San Francisco Chinese New Year Parade.

March 30th, 2003

From Breakfast
I read two stories in the paper this morning at my usual cafe that I thought about as I walked back to the apartment. One described the marketing thinking that went into the packaging and selling of this war, the other described the reporting of the war and how technology has revolutionized war coverage in just the twelve years since the Gulf war of 1991.

These "reporting" technologies, this ability to see pieces of the war real time from many different sources, changes how war must be sold (hence the link to the marketing story), the story speculating on how long a marketing driven war rationale can survive when the people who must support the war - you and I - gain our information real time from many of the same sources as the people who are running it. When, in fact, everybody's getting their information real time from the same sources: Presidents, dictators, generals and civilians. Which is weird. Everybody dips into the same information pool. Information like water, just turn a spigot. New territory.

I occasionally think about the photographs I shoot on the street, remember I'm thinking about this as I'm walking back to my apartment, this really isn't about the war as such, and how posting them here is a change, a small change, similar to the ones they're talking about. Posting a photograph obeys the same rules followed by a newspaper. Public street, no problem. Basically you can do it. Not many people see my photographs, not many people see most photographs on the web, but they're a precursor to this shift that appears to be underway, whatever it is that's underway. What kind of impact it has, good or ill, I have no idea, but we're all participants.

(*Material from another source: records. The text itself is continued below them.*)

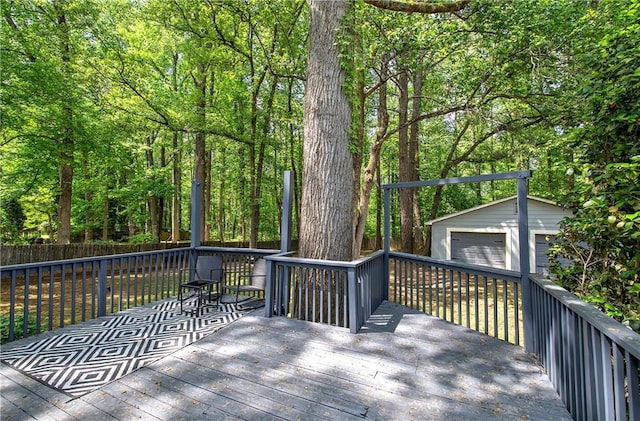 wooden terrace featuring a garage and an outbuilding
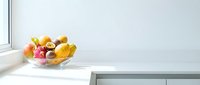 Fresh mixed fruits including apples, bananas, and oranges arranged in a glass bowl on a modern kitchen counter near a bright window.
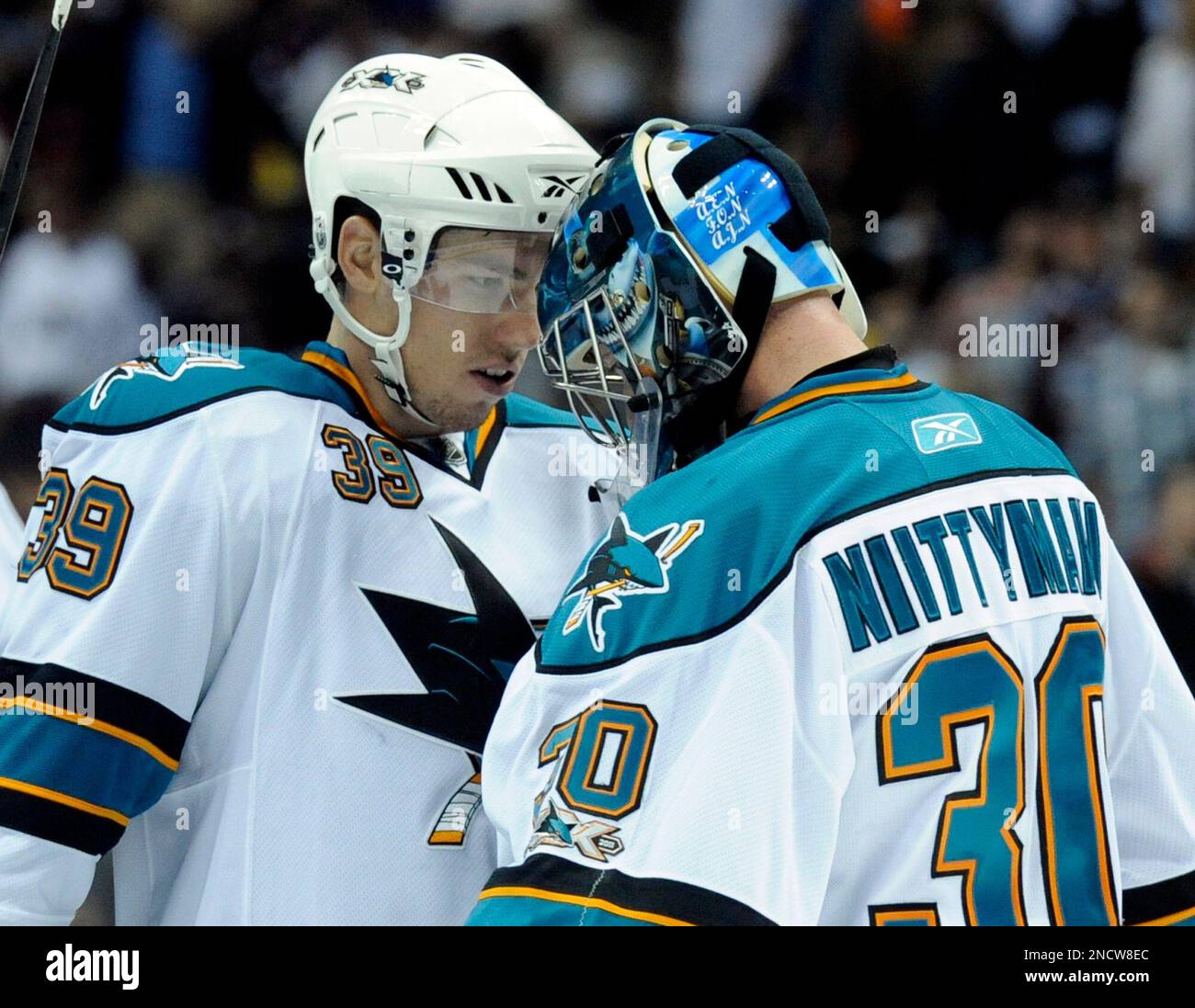 San Jose Sharks center Logan Couture (39) taps helmets with goaltender  Antero Niittymaki (30) from Finland after the Sharks beat the Colorado  Avalanche 4-2 during an NHL hockey game, Thursday, Oct. 21,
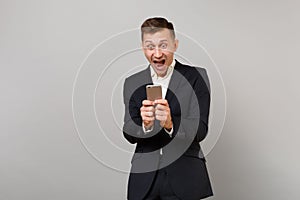 Surprised happy young business man screaming keeping mouth open wide, using mobile phone typing sms message isolated on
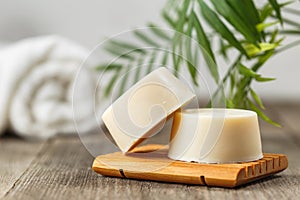 Eco friendly solid shampoo soap bar on wooden dish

Reporters of the next war - the person being interviewed wondered why it wasn't happening now, as these devices are available now - will use small, book sized remote controlled airplanes (I guess you'd call them "airplanes") outfitted with video cameras and transmitters that fly low into the middle of a battle sending back real time video. That's a revolution - war and all that - but it will be a revolution permeating everything and affecting everyone. My posting photographs, you posting photographs, is a first toe in the water. What does the world look like when you can stream video 7X24 from a head set, from a civilian model of the "flying book", from a button size camera hidden somewhere behind a wall, $29.95, gift wrapped at Wal-Mart? From Oakland. From Baghdad. Don't know. Not sure I want to.

An element of the late sixties, early seventies freak movement wanted to escape society and split for the back country. Back to the land, back to the basics. Young, idealistic, "stupid", some thought, most of the attempts seemed to end in abject failure, but still, people freaked by the world surrounding them attempting something different. I wrinkled my nose at the time, but with a tinge of sympathy. Thoreau, after all, sits on book shelves in the city.

I had two reactions, this morning: One, to pack the car (if I ever buy it) and join them. Find a rabbit hole in the Oregon DSL woods (sorry, Oregon). Someplace seemingly safe with an internet window to watch it all unfolding. My second thought was to buy one of those swell wireless flying thingies, connect it to the web and join the revolution. You get dingy as you get older, I guess, walking home, head numb and tingling, dizzy, from breakfast.

 
The photograph was taken at the San Francisco Chinese New Year Parade.